Barbari’s smoking blends are potpourris with multiple applications as bath soaks, tea herbs, and a flowery incense. These spliffs marry traditional smoking herbs with cannabis to modify the potency of the weed and highlight the entourage effect, when other compounds act synergistically with THC. After interviewing Pulitzer Prize-winning journalist Nigel Jaquiss about Democratic gubernatorial candidate Tina Kotek for Episode 65, “The Kotek Puzzle,” a few drags of this spliff helped me pivot from conversational interviewer mode to relaxed, deep-thinker mode, which is exactly where I need to be while scripting monologues and sifting through discussion details.

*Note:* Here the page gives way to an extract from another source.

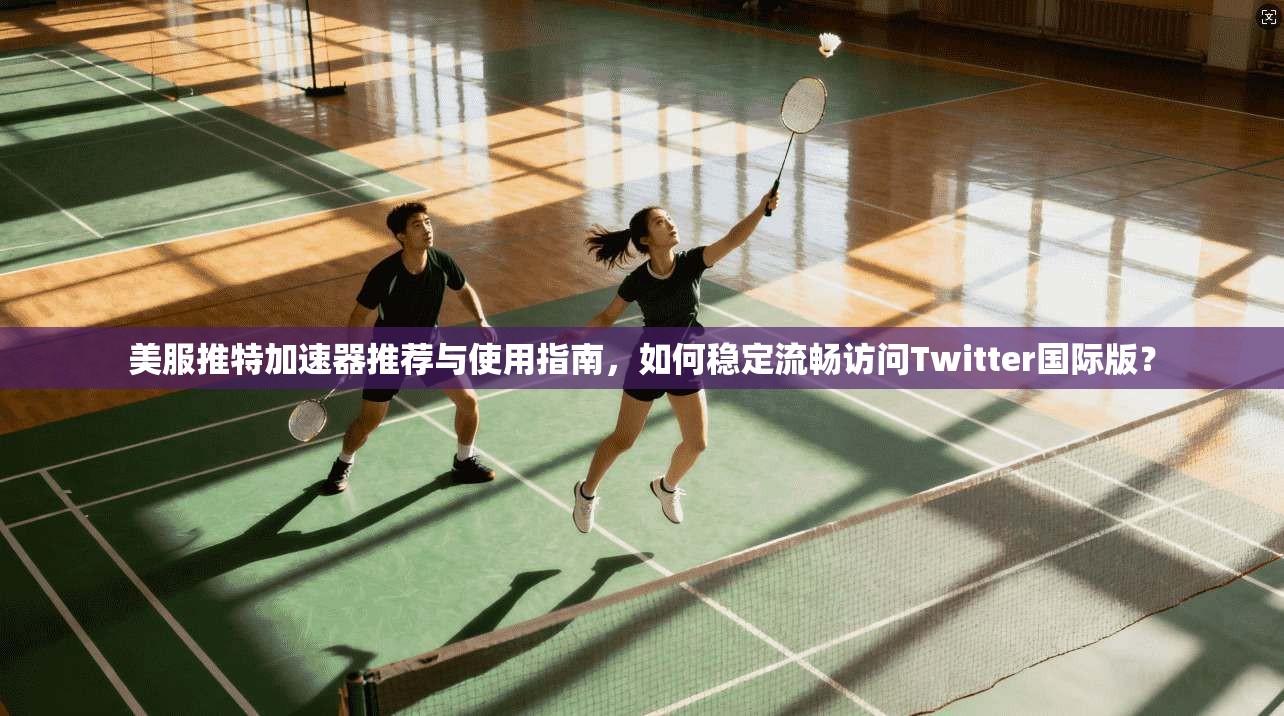 美服推特加速器推荐与使用指南，如何稳定流畅访问Twitter国际版？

BUY: Bridge City Collective, 215 SE Grand Ave., 503-477-9532, bridgecitycollective.com.

Hapy Kitchen Hard Candies

For all the satisfaction that comes from a job well done, work can still jangle the bejeezus out of my nerves, and these hard candies cover two soothing bases: satisfying my oral fixation and delivering a potent 5 mg of THC. While discussing particularly frustrating political norms with Rachel Monahan for Episode 70, “Bitcoin Republic,” the modest chill delivered by one mango hard candy kept me from repeatedly grunting in frustration and hollering “WHY EVEN IS MONEY?” over the amount of cash spent on go-nowhere political campaigns and how much savings I’m losing to inflation.

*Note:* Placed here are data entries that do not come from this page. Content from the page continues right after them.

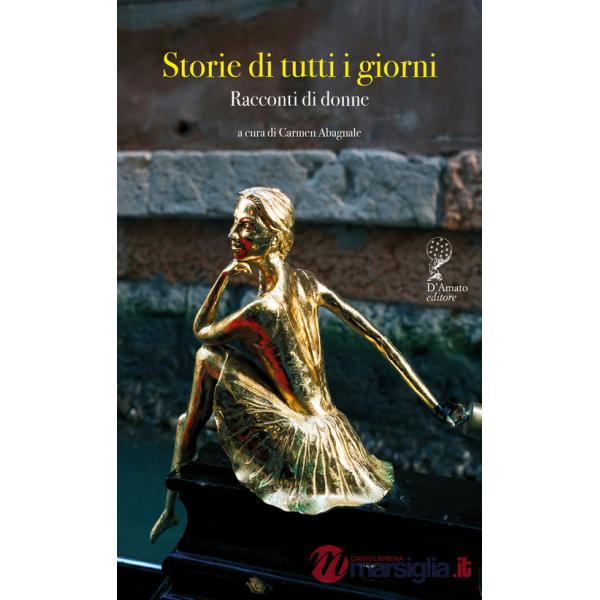 Storie di tutti i giorni. Racconti di donne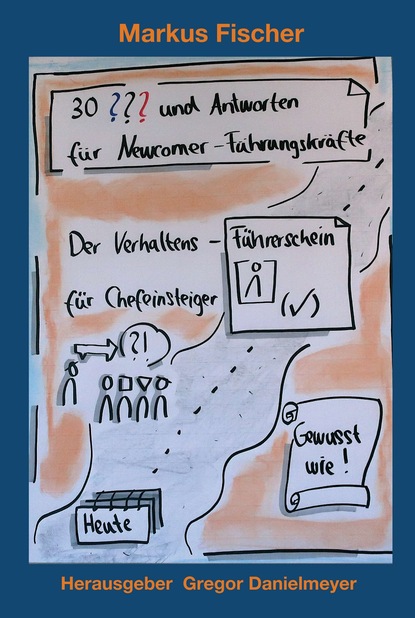 

30 Fragen und Antworten für Newcomer-Führungskräfte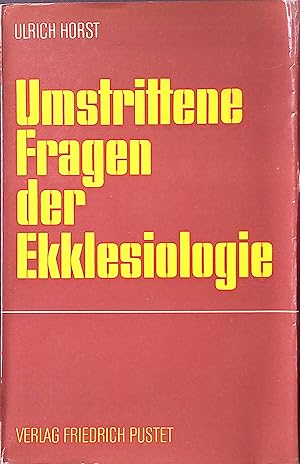Bild des Verkufers fr Umstrittene Fragen der Ekklesiologie. zum Verkauf von books4less (Versandantiquariat Petra Gros GmbH & Co. KG)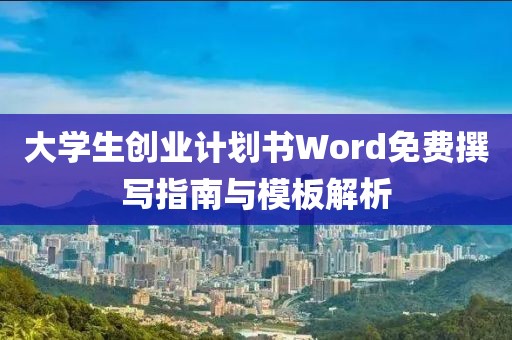 大学生创业计划书Word免费撰写指南与模板解析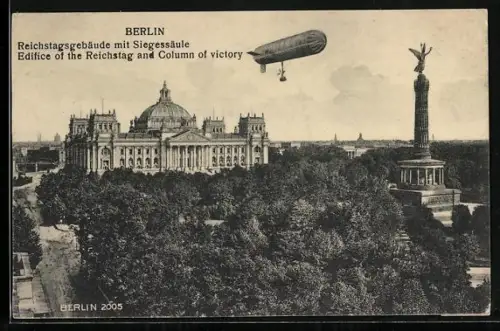 AK Berlin, Zeppelin über Reichstagsgebäude und Siegessäule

BUY: Rose Budz PDX, 2410 N Mississippi Ave., 503-208-3955, rosebudzpdx.com.

Peak Extracts Rescue Rub

As a stoned, old lady podcaster still learning the ropes, the one thing I definitely notice is how podcasting affects my sweet bod. After long bouts of typing and editing, my wrists often cramp and creak, and I’m often too sore to function once I close my laptop. I manage this pain with Peak Extracts Rescue Rub. While recording interviews for Episode 72, “Pod Complex,” with guests Sophie Peel and Rachel Saslow, my note-taking hand was far too stiff and tender to then immediately begin mousing around several tracks of unedited audio. I slathered my wrists, knuckles and fingers with Rescue Rub and took an extended break from the computer screen. An hour or so later, my pain had eased and I was able to jump right back in and finish the podcast, pain free.

BUY: The Kings of Canna, 1465 NE Prescott St., C, 971-319-6945, thekingsofcanna.com.